▶ [TASK OBJECTIVE]:
The whole answer is the data below, retyped exactly.

[[ RECORDS FOR PROCESSING open ]]

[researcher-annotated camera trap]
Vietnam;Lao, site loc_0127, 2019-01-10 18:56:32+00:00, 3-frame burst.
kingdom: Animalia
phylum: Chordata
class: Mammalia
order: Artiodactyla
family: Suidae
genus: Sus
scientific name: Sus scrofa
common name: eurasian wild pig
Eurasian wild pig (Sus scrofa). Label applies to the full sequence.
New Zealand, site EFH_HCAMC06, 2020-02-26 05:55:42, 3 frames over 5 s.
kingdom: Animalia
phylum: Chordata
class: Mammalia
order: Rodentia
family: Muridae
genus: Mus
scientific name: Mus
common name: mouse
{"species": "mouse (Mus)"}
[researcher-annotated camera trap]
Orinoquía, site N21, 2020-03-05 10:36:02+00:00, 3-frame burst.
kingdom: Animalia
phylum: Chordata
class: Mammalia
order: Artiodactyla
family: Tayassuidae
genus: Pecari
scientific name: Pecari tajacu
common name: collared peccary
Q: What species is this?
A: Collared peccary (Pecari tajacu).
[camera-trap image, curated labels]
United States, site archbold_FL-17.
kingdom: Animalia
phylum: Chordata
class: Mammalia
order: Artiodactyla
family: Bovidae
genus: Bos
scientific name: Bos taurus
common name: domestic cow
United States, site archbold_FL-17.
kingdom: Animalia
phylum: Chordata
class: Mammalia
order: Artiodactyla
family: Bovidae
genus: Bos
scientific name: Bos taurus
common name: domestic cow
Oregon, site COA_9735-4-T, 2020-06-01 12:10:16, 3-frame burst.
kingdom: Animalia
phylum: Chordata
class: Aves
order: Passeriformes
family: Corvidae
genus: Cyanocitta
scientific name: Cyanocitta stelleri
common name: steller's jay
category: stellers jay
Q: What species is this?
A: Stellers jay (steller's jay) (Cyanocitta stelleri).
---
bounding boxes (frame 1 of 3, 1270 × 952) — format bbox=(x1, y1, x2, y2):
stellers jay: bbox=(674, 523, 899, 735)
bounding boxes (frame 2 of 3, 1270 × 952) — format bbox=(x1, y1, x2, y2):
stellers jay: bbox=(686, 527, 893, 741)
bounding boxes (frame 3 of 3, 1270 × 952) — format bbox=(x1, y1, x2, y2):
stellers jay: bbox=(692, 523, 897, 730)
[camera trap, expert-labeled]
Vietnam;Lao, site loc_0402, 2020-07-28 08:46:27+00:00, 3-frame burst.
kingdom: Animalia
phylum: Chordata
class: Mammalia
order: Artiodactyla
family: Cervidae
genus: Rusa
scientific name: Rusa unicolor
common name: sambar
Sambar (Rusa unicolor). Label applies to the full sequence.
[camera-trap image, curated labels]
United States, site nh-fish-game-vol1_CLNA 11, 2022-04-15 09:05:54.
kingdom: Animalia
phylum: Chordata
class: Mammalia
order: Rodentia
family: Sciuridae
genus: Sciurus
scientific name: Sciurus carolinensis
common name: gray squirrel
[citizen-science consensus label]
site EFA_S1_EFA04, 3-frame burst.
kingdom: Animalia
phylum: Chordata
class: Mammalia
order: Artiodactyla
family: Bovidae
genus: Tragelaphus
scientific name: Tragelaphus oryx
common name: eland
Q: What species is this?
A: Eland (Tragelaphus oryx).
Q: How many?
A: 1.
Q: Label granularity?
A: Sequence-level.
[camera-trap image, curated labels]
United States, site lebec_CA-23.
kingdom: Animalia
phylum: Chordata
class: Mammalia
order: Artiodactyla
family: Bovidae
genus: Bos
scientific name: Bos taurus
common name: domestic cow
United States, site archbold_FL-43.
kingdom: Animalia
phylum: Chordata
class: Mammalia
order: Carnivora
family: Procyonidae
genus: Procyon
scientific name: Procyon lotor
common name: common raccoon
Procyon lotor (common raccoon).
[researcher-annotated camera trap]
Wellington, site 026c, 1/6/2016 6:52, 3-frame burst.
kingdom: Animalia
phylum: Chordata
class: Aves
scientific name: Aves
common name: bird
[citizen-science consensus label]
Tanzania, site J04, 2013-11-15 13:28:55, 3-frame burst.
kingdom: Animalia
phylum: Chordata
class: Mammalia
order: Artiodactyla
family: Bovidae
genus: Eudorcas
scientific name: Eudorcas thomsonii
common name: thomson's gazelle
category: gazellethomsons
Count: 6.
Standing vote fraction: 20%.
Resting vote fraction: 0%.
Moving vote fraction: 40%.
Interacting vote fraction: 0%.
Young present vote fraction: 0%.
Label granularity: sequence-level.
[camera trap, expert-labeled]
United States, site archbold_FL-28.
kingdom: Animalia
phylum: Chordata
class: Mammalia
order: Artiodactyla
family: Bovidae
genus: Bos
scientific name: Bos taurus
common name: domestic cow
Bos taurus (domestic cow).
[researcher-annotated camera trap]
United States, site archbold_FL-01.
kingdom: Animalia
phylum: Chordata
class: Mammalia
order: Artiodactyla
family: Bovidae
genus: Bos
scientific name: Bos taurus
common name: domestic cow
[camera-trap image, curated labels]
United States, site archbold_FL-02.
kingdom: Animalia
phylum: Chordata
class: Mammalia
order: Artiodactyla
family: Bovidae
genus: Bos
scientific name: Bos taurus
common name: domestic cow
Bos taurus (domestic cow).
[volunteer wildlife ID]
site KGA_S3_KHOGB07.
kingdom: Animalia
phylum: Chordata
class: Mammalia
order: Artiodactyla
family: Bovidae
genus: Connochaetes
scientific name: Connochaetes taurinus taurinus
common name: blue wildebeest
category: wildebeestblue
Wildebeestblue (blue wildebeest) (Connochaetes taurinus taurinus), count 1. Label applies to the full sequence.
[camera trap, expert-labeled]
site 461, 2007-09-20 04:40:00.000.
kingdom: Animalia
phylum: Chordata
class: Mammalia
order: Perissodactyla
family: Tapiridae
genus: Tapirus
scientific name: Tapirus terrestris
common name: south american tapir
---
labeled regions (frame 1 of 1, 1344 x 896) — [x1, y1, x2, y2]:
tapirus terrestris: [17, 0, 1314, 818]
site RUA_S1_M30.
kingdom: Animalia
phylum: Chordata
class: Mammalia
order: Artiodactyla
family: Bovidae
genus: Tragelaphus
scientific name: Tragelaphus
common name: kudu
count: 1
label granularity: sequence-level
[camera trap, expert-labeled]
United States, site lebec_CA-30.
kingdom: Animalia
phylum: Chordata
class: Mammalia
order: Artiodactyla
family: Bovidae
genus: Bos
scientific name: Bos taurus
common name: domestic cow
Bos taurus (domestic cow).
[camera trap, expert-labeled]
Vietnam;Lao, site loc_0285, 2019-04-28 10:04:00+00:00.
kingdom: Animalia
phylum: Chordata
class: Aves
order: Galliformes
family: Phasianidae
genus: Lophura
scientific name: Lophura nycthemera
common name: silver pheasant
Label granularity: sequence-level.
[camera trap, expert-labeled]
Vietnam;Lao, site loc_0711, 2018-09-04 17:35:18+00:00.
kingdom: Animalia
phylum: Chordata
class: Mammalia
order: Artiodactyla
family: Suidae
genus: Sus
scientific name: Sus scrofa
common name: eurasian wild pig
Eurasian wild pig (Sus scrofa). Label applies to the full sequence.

[[ RECORDS FOR PROCESSING closed ]]

▶ [EXERCISE RESPONSE]:
[researcher-annotated camera trap]
Vietnam;Lao, site loc_0127, 2019-01-10 18:56:32+00:00, 3-frame burst.
kingdom: Animalia
phylum: Chordata
class: Mammalia
order: Artiodactyla
family: Suidae
genus: Sus
scientific name: Sus scrofa
common name: eurasian wild pig
Eurasian wild pig (Sus scrofa). Label applies to the full sequence.
New Zealand, site EFH_HCAMC06, 2020-02-26 05:55:42, 3 frames over 5 s.
kingdom: Animalia
phylum: Chordata
class: Mammalia
order: Rodentia
family: Muridae
genus: Mus
scientific name: Mus
common name: mouse
{"species": "mouse (Mus)"}
[researcher-annotated camera trap]
Orinoquía, site N21, 2020-03-05 10:36:02+00:00, 3-frame burst.
kingdom: Animalia
phylum: Chordata
class: Mammalia
order: Artiodactyla
family: Tayassuidae
genus: Pecari
scientific name: Pecari tajacu
common name: collared peccary
Q: What species is this?
A: Collared peccary (Pecari tajacu).
[camera-trap image, curated labels]
United States, site archbold_FL-17.
kingdom: Animalia
phylum: Chordata
class: Mammalia
order: Artiodactyla
family: Bovidae
genus: Bos
scientific name: Bos taurus
common name: domestic cow
United States, site archbold_FL-17.
kingdom: Animalia
phylum: Chordata
class: Mammalia
order: Artiodactyla
family: Bovidae
genus: Bos
scientific name: Bos taurus
common name: domestic cow
Oregon, site COA_9735-4-T, 2020-06-01 12:10:16, 3-frame burst.
kingdom: Animalia
phylum: Chordata
class: Aves
order: Passeriformes
family: Corvidae
genus: Cyanocitta
scientific name: Cyanocitta stelleri
common name: steller's jay
category: stellers jay
Q: What species is this?
A: Stellers jay (steller's jay) (Cyanocitta stelleri).
---
bounding boxes (frame 1 of 3, 1270 × 952) — format bbox=(x1, y1, x2, y2):
stellers jay: bbox=(674, 523, 899, 735)
bounding boxes (frame 2 of 3, 1270 × 952) — format bbox=(x1, y1, x2, y2):
stellers jay: bbox=(686, 527, 893, 741)
bounding boxes (frame 3 of 3, 1270 × 952) — format bbox=(x1, y1, x2, y2):
stellers jay: bbox=(692, 523, 897, 730)
[camera trap, expert-labeled]
Vietnam;Lao, site loc_0402, 2020-07-28 08:46:27+00:00, 3-frame burst.
kingdom: Animalia
phylum: Chordata
class: Mammalia
order: Artiodactyla
family: Cervidae
genus: Rusa
scientific name: Rusa unicolor
common name: sambar
Sambar (Rusa unicolor). Label applies to the full sequence.
[camera-trap image, curated labels]
United States, site nh-fish-game-vol1_CLNA 11, 2022-04-15 09:05:54.
kingdom: Animalia
phylum: Chordata
class: Mammalia
order: Rodentia
family: Sciuridae
genus: Sciurus
scientific name: Sciurus carolinensis
common name: gray squirrel
[citizen-science consensus label]
site EFA_S1_EFA04, 3-frame burst.
kingdom: Animalia
phylum: Chordata
class: Mammalia
order: Artiodactyla
family: Bovidae
genus: Tragelaphus
scientific name: Tragelaphus oryx
common name: eland
Q: What species is this?
A: Eland (Tragelaphus oryx).
Q: How many?
A: 1.
Q: Label granularity?
A: Sequence-level.
[camera-trap image, curated labels]
United States, site lebec_CA-23.
kingdom: Animalia
phylum: Chordata
class: Mammalia
order: Artiodactyla
family: Bovidae
genus: Bos
scientific name: Bos taurus
common name: domestic cow
United States, site archbold_FL-43.
kingdom: Animalia
phylum: Chordata
class: Mammalia
order: Carnivora
family: Procyonidae
genus: Procyon
scientific name: Procyon lotor
common name: common raccoon
Procyon lotor (common raccoon).
[researcher-annotated camera trap]
Wellington, site 026c, 1/6/2016 6:52, 3-frame burst.
kingdom: Animalia
phylum: Chordata
class: Aves
scientific name: Aves
common name: bird
[citizen-science consensus label]
Tanzania, site J04, 2013-11-15 13:28:55, 3-frame burst.
kingdom: Animalia
phylum: Chordata
class: Mammalia
order: Artiodactyla
family: Bovidae
genus: Eudorcas
scientific name: Eudorcas thomsonii
common name: thomson's gazelle
category: gazellethomsons
Count: 6.
Standing vote fraction: 20%.
Resting vote fraction: 0%.
Moving vote fraction: 40%.
Interacting vote fraction: 0%.
Young present vote fraction: 0%.
Label granularity: sequence-level.
[camera trap, expert-labeled]
United States, site archbold_FL-28.
kingdom: Animalia
phylum: Chordata
class: Mammalia
order: Artiodactyla
family: Bovidae
genus: Bos
scientific name: Bos taurus
common name: domestic cow
Bos taurus (domestic cow).
[researcher-annotated camera trap]
United States, site archbold_FL-01.
kingdom: Animalia
phylum: Chordata
class: Mammalia
order: Artiodactyla
family: Bovidae
genus: Bos
scientific name: Bos taurus
common name: domestic cow
[camera-trap image, curated labels]
United States, site archbold_FL-02.
kingdom: Animalia
phylum: Chordata
class: Mammalia
order: Artiodactyla
family: Bovidae
genus: Bos
scientific name: Bos taurus
common name: domestic cow
Bos taurus (domestic cow).
[volunteer wildlife ID]
site KGA_S3_KHOGB07.
kingdom: Animalia
phylum: Chordata
class: Mammalia
order: Artiodactyla
family: Bovidae
genus: Connochaetes
scientific name: Connochaetes taurinus taurinus
common name: blue wildebeest
category: wildebeestblue
Wildebeestblue (blue wildebeest) (Connochaetes taurinus taurinus), count 1. Label applies to the full sequence.
[camera trap, expert-labeled]
site 461, 2007-09-20 04:40:00.000.
kingdom: Animalia
phylum: Chordata
class: Mammalia
order: Perissodactyla
family: Tapiridae
genus: Tapirus
scientific name: Tapirus terrestris
common name: south american tapir
---
labeled regions (frame 1 of 1, 1344 x 896) — [x1, y1, x2, y2]:
tapirus terrestris: [17, 0, 1314, 818]
site RUA_S1_M30.
kingdom: Animalia
phylum: Chordata
class: Mammalia
order: Artiodactyla
family: Bovidae
genus: Tragelaphus
scientific name: Tragelaphus
common name: kudu
count: 1
label granularity: sequence-level
[camera trap, expert-labeled]
United States, site lebec_CA-30.
kingdom: Animalia
phylum: Chordata
class: Mammalia
order: Artiodactyla
family: Bovidae
genus: Bos
scientific name: Bos taurus
common name: domestic cow
Bos taurus (domestic cow).
[camera trap, expert-labeled]
Vietnam;Lao, site loc_0285, 2019-04-28 10:04:00+00:00.
kingdom: Animalia
phylum: Chordata
class: Aves
order: Galliformes
family: Phasianidae
genus: Lophura
scientific name: Lophura nycthemera
common name: silver pheasant
Label granularity: sequence-level.
[camera trap, expert-labeled]
Vietnam;Lao, site loc_0711, 2018-09-04 17:35:18+00:00.
kingdom: Animalia
phylum: Chordata
class: Mammalia
order: Artiodactyla
family: Suidae
genus: Sus
scientific name: Sus scrofa
common name: eurasian wild pig
Eurasian wild pig (Sus scrofa). Label applies to the full sequence.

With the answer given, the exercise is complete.